The problem with this approach, as I’ve argued before, isn’t just that McCain will eventually get called on the fact that the numbers don’t really add up; it’s that “we’re for everything a Republican could possibly be for” isn’t really much of a domestic-policy narrative for a Presidential campaign, particularly in a recession year when the GOP brand is at rock-bottom, and particularly for a candidate whose whole shtick is predicated on being a straight-talking, orthodoxy-busting maverick. But it’s tough to see how a better narrative emerges at this point.
And then thing is, the Democrats are watching and whoever the nominee is, will bring up this scattershot approach. So what is the answer? Douthat points to a post over at the Weekly Standard:
McCain is set up to launch a remarkably competitive Republican candidacy in this most unusual political year. Will the lobbyist-heavy McCain campaign then have the political courage to let McCain be McCain and brave the intra-party pain of a big defining Sister Souljah moment with GOP orthodoxy? Only that will recapture the anti-GOP voters McCain needs, and win the election.
My fellow blogger, Mark Daniels wrote in a post a while back that McCain should not have gone to the White House to visit the President after he won the nomination. I still think he can’t totally diss the President publicly since he has to try to keep Republicans and also keep independents. However, McCain also needs to know that President Bush is the Jeremiah Wright to his Barack Obama. The President is an albatross on McCain’s neck and the Democrats know this and will exploit it as they should.
But McCain has other problems. As Douthat said, the GOP brand is at an all time low, not simply because of President Bush, but the six years of a lapdog Republican Congress as well. The GOP has had a narrative for 30 years: small government, low taxes, strong defense, moral values. Like the Democrats in the 70s, the narrative that worked so well in the past has grown tired and not relevant to the current times. When taxes are already low, you really can’t use the “taxes-are-too-high” excuse.

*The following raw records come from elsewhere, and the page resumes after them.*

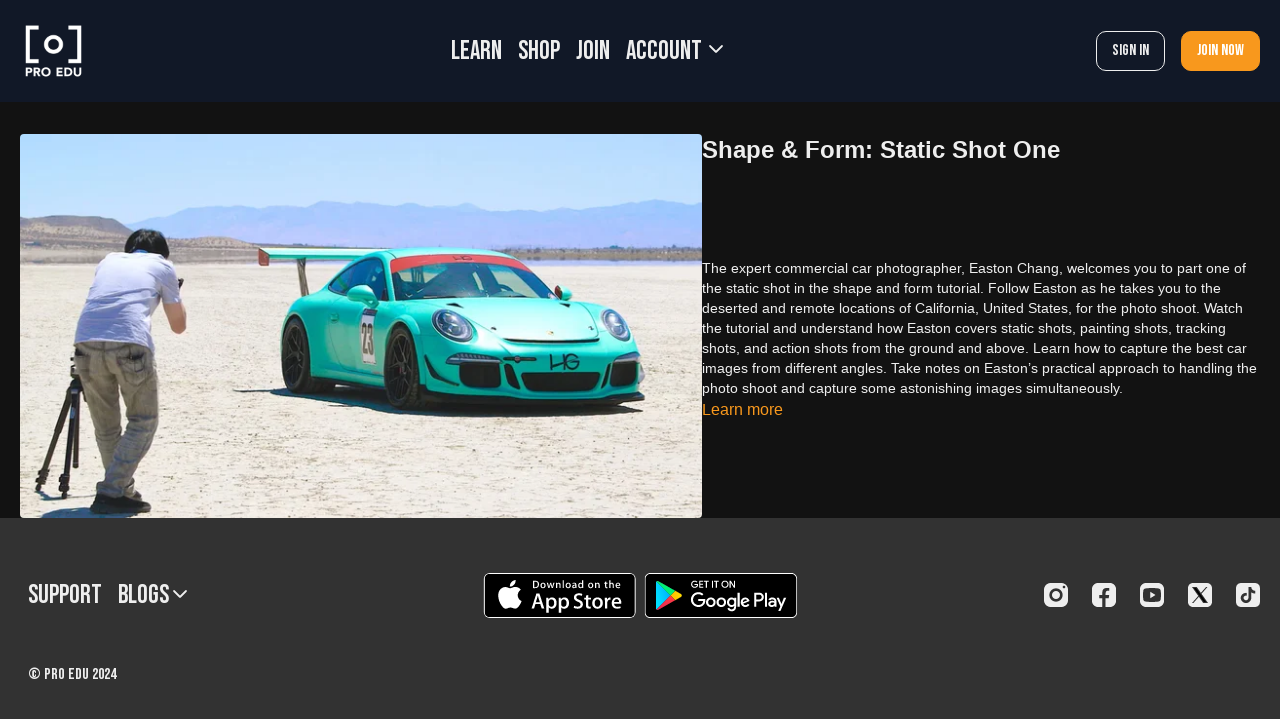

--- FILE ---
content_type: text/vnd.turbo-stream.html; charset=utf-8
request_url: https://learn.proedu.com/programs/car-02-07-shape-and-form-static-shot-one.turbo_stream?playlist_position=thumbnails&preview=false
body_size: -30
content:
<!DOCTYPE html><html><head><meta name="csrf-param" content="authenticity_token" />
<meta name="csrf-token" content="FpbGav2nWbQ9V8NmwWWAf_1K6LzXRbeLZcoVyFP5nAaA9GVHKooj0QxMtxFET_SLa_pOnhIu_BPByzpOV4iKPg" /></head><body><turbo-stream action="update" target="program_show"><template>
  <turbo-frame id="program_player">
      <turbo-frame id="program_content" src="/programs/car-02-07-shape-and-form-static-shot-one/program_content?playlist_position=thumbnails&amp;preview=false">
</turbo-frame></turbo-frame></template></turbo-stream></body></html>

McCain will need to chart a new course. He knows that even if he gets elected President, he will have to face a Democratic Congress, so any kind of “Republican Revolution” is out of the question. So, why not use this time to create a new story? Why not jettison that which isn’t working anymore, even though party stalwarts like it, and try some new things? Personally, I think he should try the whole “centrist reform” track ala 2000. He can create a new way while also implying that he isn’t going the way President Bush did. He did that during his stop in New Orleans recently. I think he should do that more. The fact is, the most die hard Republican knows that what the party has done in the last few years hasn’t worked. So, turning away from what has been done may not be as big a gamble as some might think.
Can McCain be McCain and forge a new path for the GOP in what is shaping up to be a Democratic era? We shall see in the coming months.